Yup, It was done like that so it would scare people and they'd
report verifier failures so that we had good visibility of problems
they were detecting. So, from that perspective they are doing
exactly what they were intended to do.
In reality, the incidence of verifiers detecting corruption is no
different from the long term historical trends of corruptions being
reported. The only difference is that we are catching them
immediately as the come off disk, rather than later on in the code
when we can't tell if the problem is a code bug or an IO error.
So, again, the verifiers are doing exactly what they were intended
> We also don't get a block number or inode number, although you or I can
> dig the inode number out of the hexdump, in this case.
That comes from the higher layer error message. We don't get it from
the verifier simply because the boilerplate code doesn't report it.
> We also don't get any details of what the values in the failed check were;
> not from the check macro itself or from the hexdump, necessarily, since
> it only prints the first handful of bytes.
In most cases, the handful (64) of bytes is more than sufficient -
it is big enough to contain the entire self-describing header for
the object that failed, and that is enough to validate whether the
corruption is a bad metadata block or something internal to the
metadata structure itself. i.e. the hexdump has actually been
carefully sized to balance between scary noise and useful for
That said, we need to do some work on the verifiers - they need to
be converted to use WANT_CORRUPTED_RETURN or a similar new
corruption report. That way we know exactly what verifier test
failed from the line of code it dumped from.

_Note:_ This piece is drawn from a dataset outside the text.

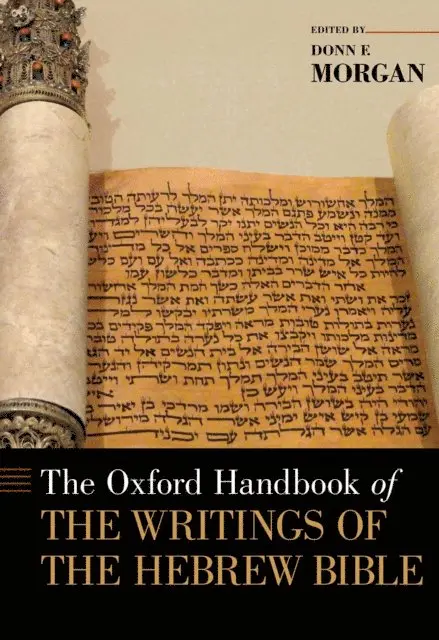 Donn Morgan - Oxford Handbook of the Writings of the Hebrew Bible, E-bok. Tillgänglighet: Lägg i varukorg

A couple of the
verifiers already do this (in the directory code), but the rest need
to be converted across, too. We can easily add a more custom info
to the failure by doing this (e.g. block number, whether it is a
read or write verifier failure, etc); if we do this correctly then
the stack trace that is currently being dumped can go away.
We also need to distinguish between CRC validation errors and object
format validation errors. We need this in userspace for xfs_repair,
and it could replace the custom code in xfs_db that does this, so the
kernel code needs to have it put in place first.
IOWs, there's a bunch of verifier improvements that are in the
works that should help this situation.